| TEKS BACAAN |

**********

PANDUGA.ID, JAKARTA – Dugaan mengejutkan mencuat dalam kasus pembunuhan yang melibatkan Brigadir Anton Kurniawan, anggota Polresta Palangkaraya. Ia diduga membunuh korban dan mencuri barang demi mendapatkan uang untuk membeli narkoba jenis sabu. Fakta ini terungkap dalam rapat Komisi III DPR RI bersama Kapolda Kalimantan Tengah.
Anggota Komisi III DPR RI, Hinca Panjaitan, mengungkapkan bahwa Brigadir Anton berada dalam pengaruh sabu saat melakukan aksi kejahatannya. “Ini tindakan yang sangat sadis. Dugaan saya, dia membutuhkan uang untuk membeli sabu,” ujar Hinca dalam rapat, Selasa (17/12).
Hinca menambahkan bahwa Brigadir Anton memanfaatkan posisinya sebagai anggota polisi untuk mencari keuntungan demi memenuhi kebutuhannya akan narkoba. “Dia dikejar-kejar pengaruh sabu, mengambil apa saja dengan menggunakan kekuasaannya,” lanjutnya.
Hinca juga meminta Kapolda Kalimantan Tengah, Irjen Djoko Poerwanto, menyelidiki kemungkinan keterlibatan Brigadir Anton dalam jaringan narkoba yang lebih besar, termasuk yang terkait dengan gembong narkoba Fredy Pratama. “Jangan-jangan ada kaitan dengan jaringan Fredy Pratama, yang dikenal sebagai ‘Pablo Escobar’ Indonesia,” tegas Hinca.

**********

| DATA YANG DIBERIKAN |
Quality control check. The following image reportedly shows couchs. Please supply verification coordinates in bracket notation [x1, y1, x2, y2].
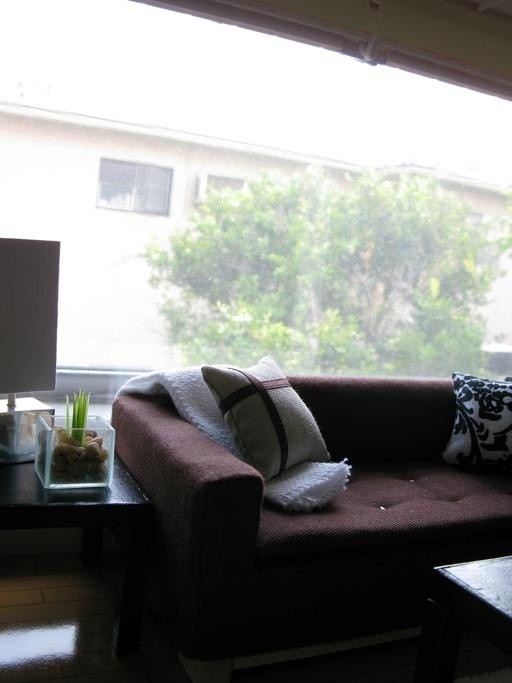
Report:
[111, 374, 512, 679]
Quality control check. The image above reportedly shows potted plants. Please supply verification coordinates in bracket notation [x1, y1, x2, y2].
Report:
[34, 387, 115, 490]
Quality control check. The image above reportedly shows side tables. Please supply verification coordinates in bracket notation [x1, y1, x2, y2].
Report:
[0, 450, 154, 659]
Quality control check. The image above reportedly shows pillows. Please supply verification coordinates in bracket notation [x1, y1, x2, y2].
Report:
[200, 355, 331, 485]
[443, 373, 512, 477]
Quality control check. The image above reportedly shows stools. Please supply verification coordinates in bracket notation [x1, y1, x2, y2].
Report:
[419, 554, 512, 680]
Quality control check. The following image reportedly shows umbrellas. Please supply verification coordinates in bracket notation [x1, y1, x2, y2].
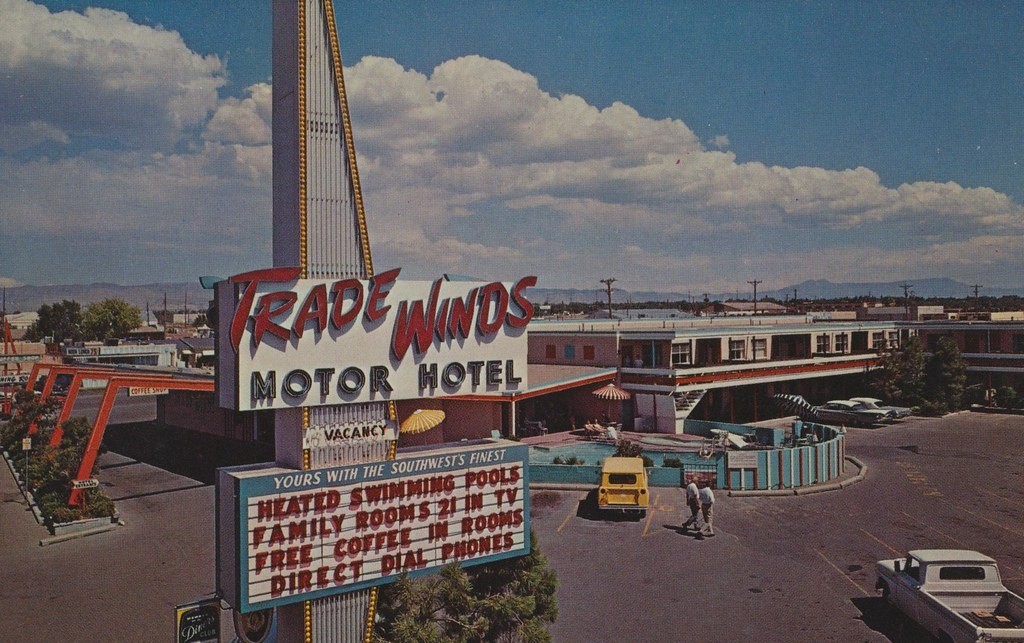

**********

| RINCIAN TUGAS |
Teruskan berita tentang kasus pembunuhan yang melibatkan Brigadir Anton Kurniawan mulai dari sesudah kalimat terakhirnya.

| JAWABAN |
Kasus ini bermula dari penemuan mayat tanpa identitas di kebun sawit di Kecamatan Katingan Hilir, Kabupaten Katingan, Kalimantan Tengah, pada Jumat (6/12). Polisi segera melakukan olah tempat kejadian perkara (TKP) dan memeriksa 13 saksi untuk mengungkap pelaku kejahatan tersebut.
Direktur Reskrimum Polda Kalimantan Tengah, Kombes Nuredy Irwansyah Putra, menjelaskan bahwa penyelidikan mengarah pada keterlibatan oknum polisi. “Hasil penyidikan menunjukkan dugaan keterlibatan anggota Polri yang bertugas di Polresta Palangkaraya,” ujar Nuredy, Senin (16/12).
Setelah penyelidikan intensif, polisi menetapkan dua orang sebagai tersangka, yakni Brigadir Anton Kurniawan dan seorang rekannya berinisial H. Keduanya diduga melakukan pencurian dengan kekerasan yang mengakibatkan korban meninggal dunia.
“Kedua tersangka dijerat Pasal 365 ayat 4 KUHP dan atau Pasal 338 KUHP juncto Pasal 55 KUHP dengan ancaman pidana maksimal hukuman mati,” jelas Nuredy. (CC02)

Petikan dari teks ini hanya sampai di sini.